À esquerda um cartaz de 1951 sobre o Dia da Independência, à direita um cartaz de 1950 sobre a corrida de tochas de Chanuka. Mera coincidência?
Hoje, a canção “Nós Carregamos Tochas” pode ser escutada tanto no inverno, durante a festa de Chanuka, quanto na primavera, quando cai o Dia da Independência. Abaixo, podemos ver o presidente da Knesset, o deputado Yuli Edelstein, na cerimônia oficial de Yom haAtzmaut de 2015 no Monte Herzl, em Jerusalém. Enquanto ele discursa antes do acendimento da primeira tocha, escutamos ao fundo a canção “nós carregamos tochas”.
Durante seus primeiros séculos, a festa de Chanuka ainda não tinha os elementos religiosos como conhecemos, principalmente o milagre do óleo. A explicação de porque a festa dura oito dias tem a ver com a festa de Sukot, uma das três peregrinações anuais a Jerusalém.

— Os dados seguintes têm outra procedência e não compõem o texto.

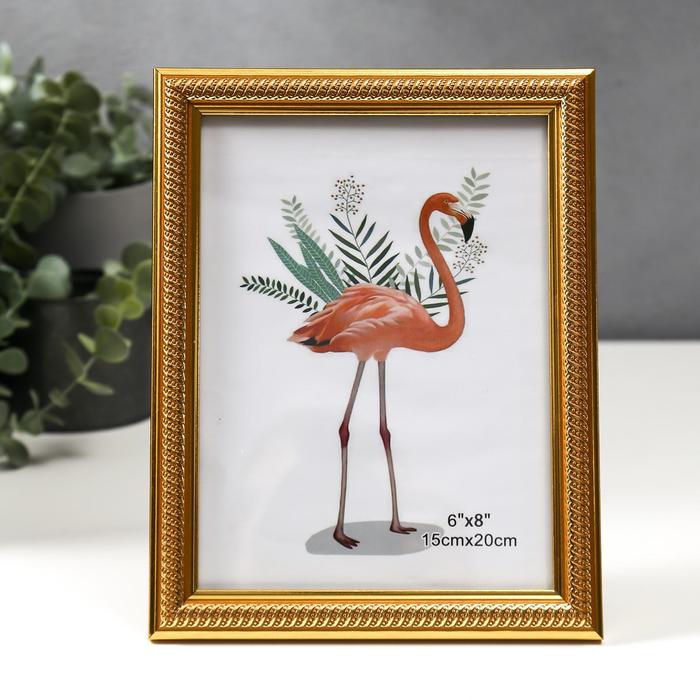 Фоторамка пластик 15х20 см "Золотая спираль на золотом" 23х18 см
Фоторамка пластик 15х20 см "Золотая спираль на золотом" 23х18 см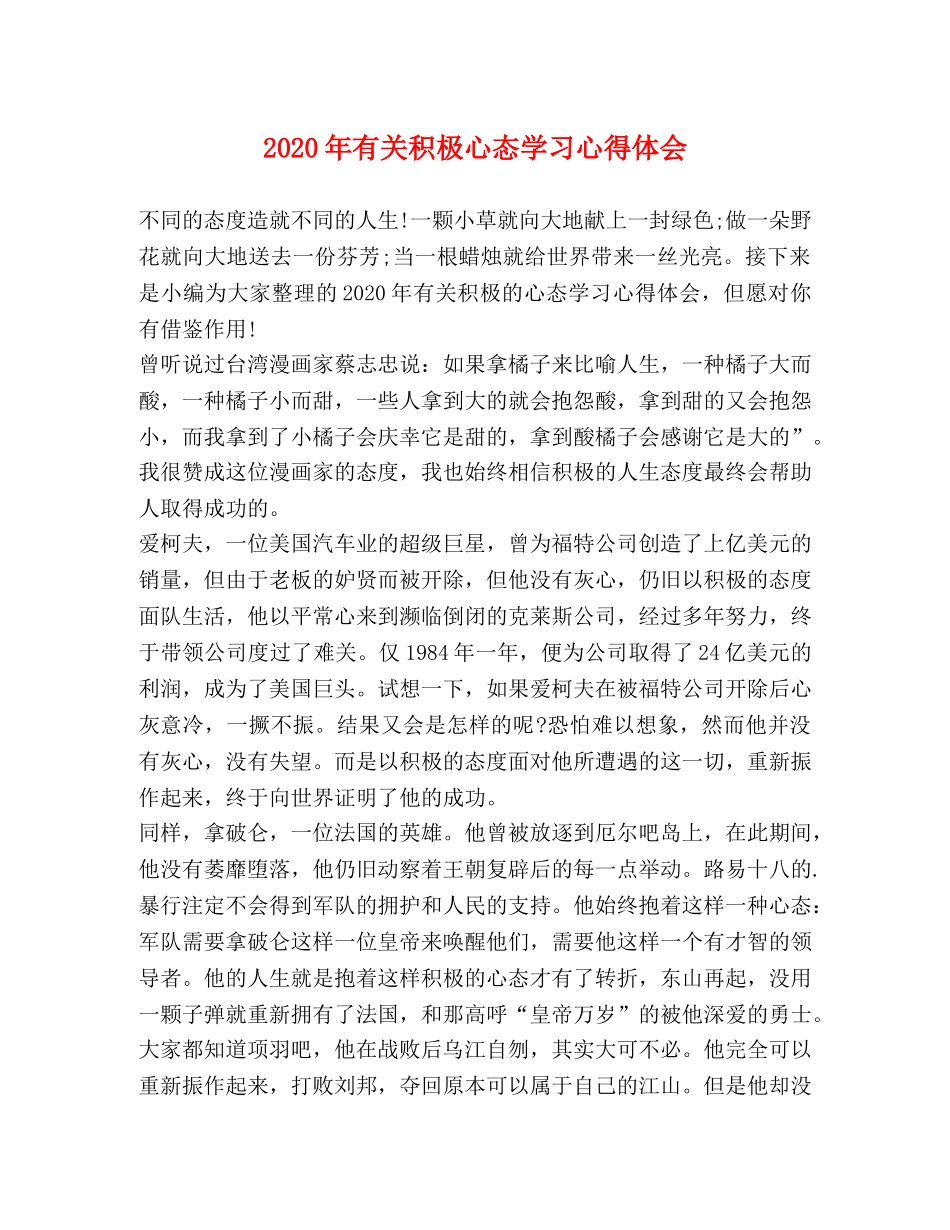 2024年有关积极心态学习心得体会 _第1页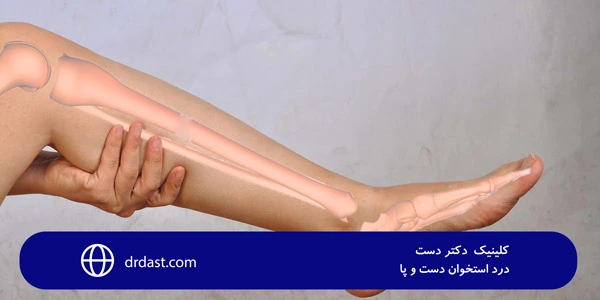 Bone-pain-in-hands-and-feet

Com a inauguração do templo de Jerusalém após sua reconquista em 164 AEC, os judeus puderam comemorar a festa de Sukot tardiamente, o que dá sete dias e mais um de Shmini Atzeret.
Por um lado, Chanuka tem dentro de si a comemoração tardia de Sukot. Por outro lado, durante as décadas que precederam a independência de Israel, Chanuka era uma comemoração antecipada da esperada autonomia judaica. Foi assim que neste último século estas duas festas evoluiram juntas, e são duas faces de uma mesma comemoração nacional de soberania judaica.
Feliz Chanuka! Feliz Yom haAtzmaut!
Fontes: Zeev Galili, United with Israel, My Jewish Learning, Zemereshet, Jpress, Jpress, Shalom Hartman Institute, Palestine Poster Project, Wikipedia, Rashut haShidur, Museum of Family History, Gutenberg.org, WikiSource.